Mais, selon Vincent Romera, interrogé par nos confrères de Reporterre, cette forêt « est aussi emblématique de la disparition de plus en plus rapide des forêts naturelles africaines ».
Cet écologue, spécialisé en ornithologie travaille depuis 2018 pour l’organisation de solidarité internationale Humy, qui intervient dans le cadre de développement communautaire en lien avec la protection de l’environnement dans des zones intertropicales.
D’après le spécialiste, « Hlanzoun demeure une forêt secondaire en très bel état, qui abrite une formation végétale climatique rare _ le climax étant l’écosystème le plus stable possible en lien avec les conditions du sol et du climat _ , liée à son alimentation en eau constante. »
Une diversité incroyable
Vincent Romera et son collègue Abdou-Chérifou Ikoukomon, de l’ONG Ecodec Bénin, ont dénombré plus de 240 espèces de plantes, 45 de poissons et 170 à 195 espèces d’oiseaux, tous en voie de disparition. Mais la forêt abrite aussi différentes espèces d’insectes ainsi que 39 espèces de mammifères, dont des singes à ventre rouge.
« C’est un fait notable, cette forêt occupe une place de choix pour la conservation d’espèces en péril. Malheureusement son rétrécissement met en danger toute la biodiversité », alerte cet écologue.
Déforestation
Le sud du pays, étant en proie à la déforestation, « les forêts naturelles du Bénin ne représentent déjà plus qu’une surface inférieure à 1,5 % du territoire national en 2001 », selon le Global Forest Watch.

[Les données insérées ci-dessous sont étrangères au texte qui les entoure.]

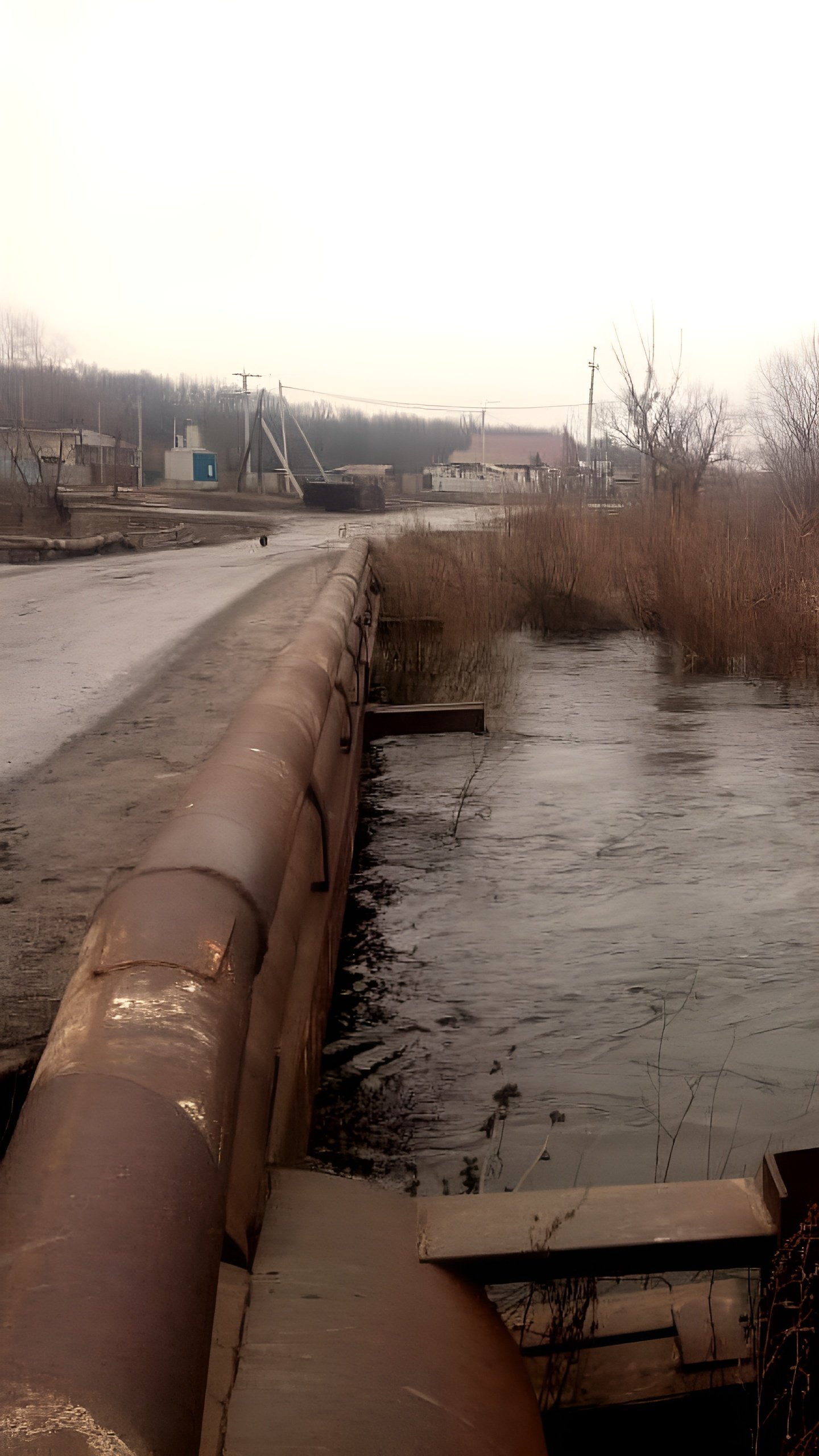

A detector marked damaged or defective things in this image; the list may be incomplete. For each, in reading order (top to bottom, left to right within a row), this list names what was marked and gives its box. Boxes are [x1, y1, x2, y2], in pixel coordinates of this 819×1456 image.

large rusty pipe [0, 544, 373, 1456]
rusty metal beam [0, 539, 376, 1456]
rusty pipeline [0, 541, 376, 1456]
rusty metal beam [361, 698, 481, 739]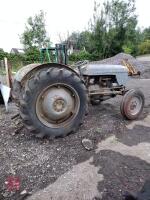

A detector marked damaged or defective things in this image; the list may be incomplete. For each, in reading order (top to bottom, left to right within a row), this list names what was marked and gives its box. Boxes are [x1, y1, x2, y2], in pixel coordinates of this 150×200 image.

rusty metal part [35, 83, 79, 128]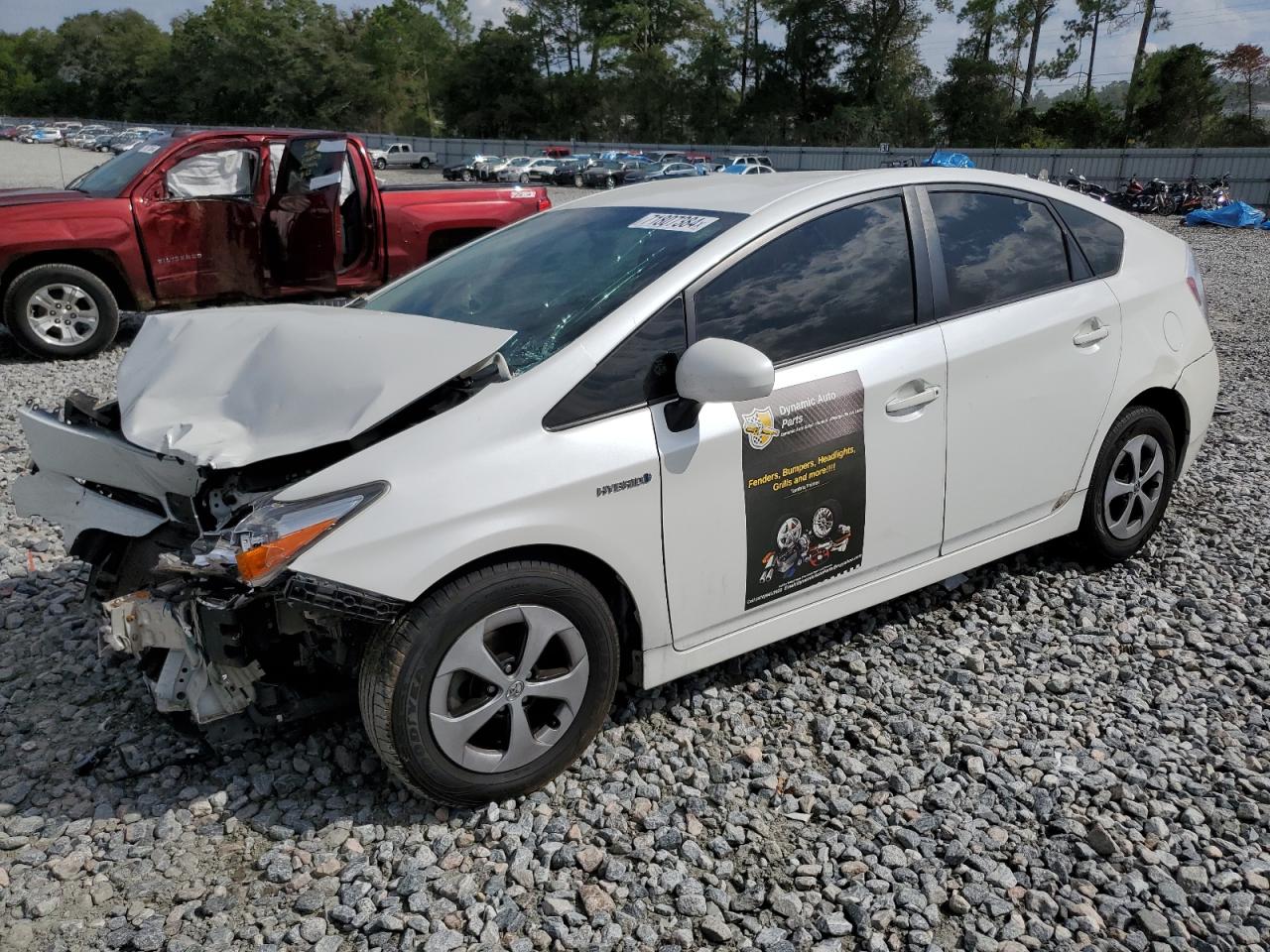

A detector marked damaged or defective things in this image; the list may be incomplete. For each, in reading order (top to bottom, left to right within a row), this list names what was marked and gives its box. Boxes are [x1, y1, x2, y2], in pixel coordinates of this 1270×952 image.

crumpled hood [0, 187, 87, 207]
crumpled hood [119, 305, 515, 469]
damaged front end [12, 309, 513, 741]
broken headlight [228, 484, 386, 588]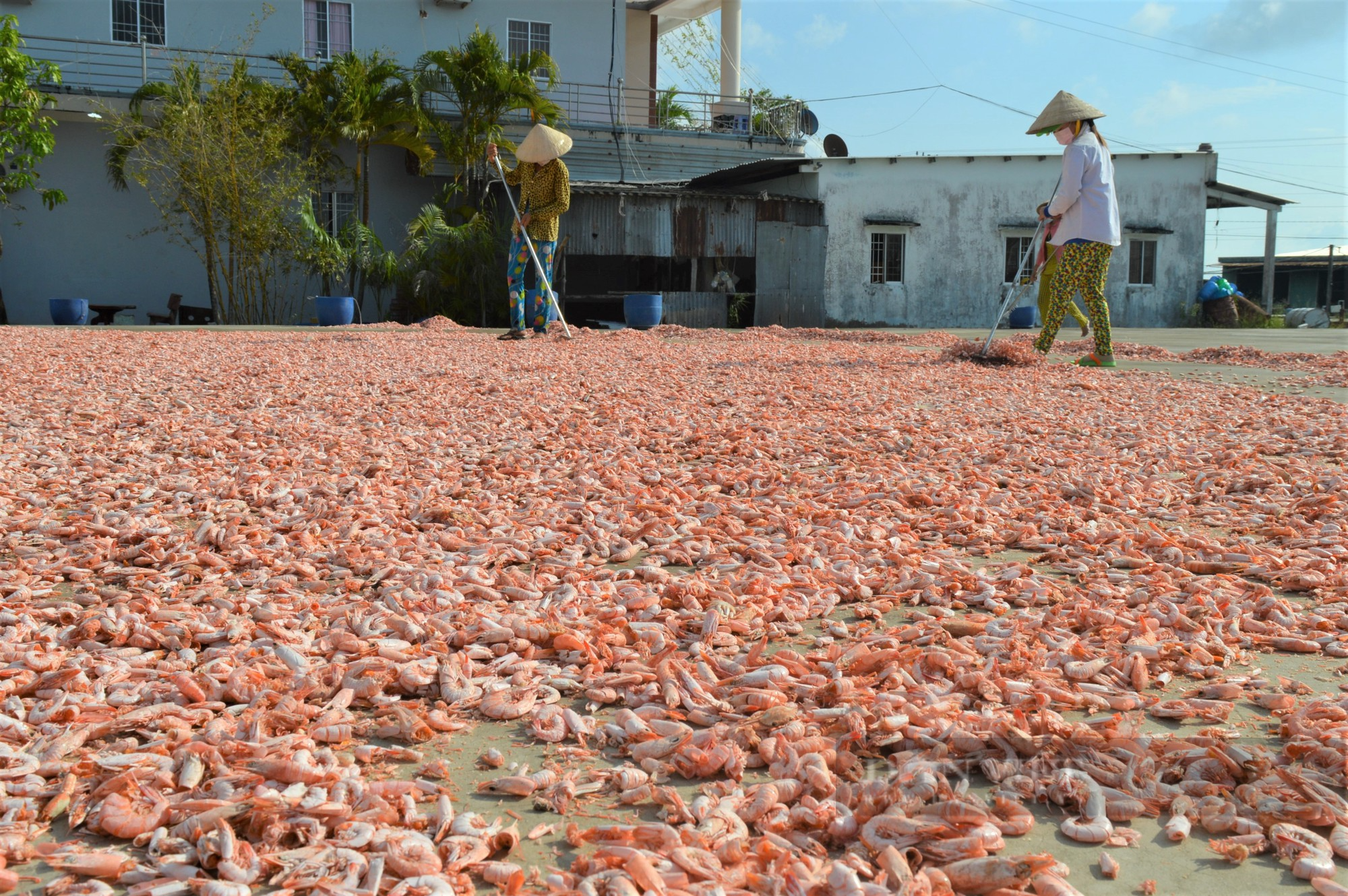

Un « grignotage » de la forêt qui ne cesse de croître au fil des années. Selon le Recensement général de la population et de l’habitation, réalisé par l’État béninois, et d’après Vincent Romera : « la pression anthropique devient trop forte. Très isolée, à quasiment 30 kilomètres de la première route goudronnée, la population limitrophe retire de la forêt environ 80 % de ses ressources : viande de brousse, coupes de bois (pour la construction et le charbon), production de sodabi (un alcool de palme distillé), culture de maïs, etc. Et la pression s’accentue, car cette population est en augmentation constante, et malheureusement s’appauvrit. »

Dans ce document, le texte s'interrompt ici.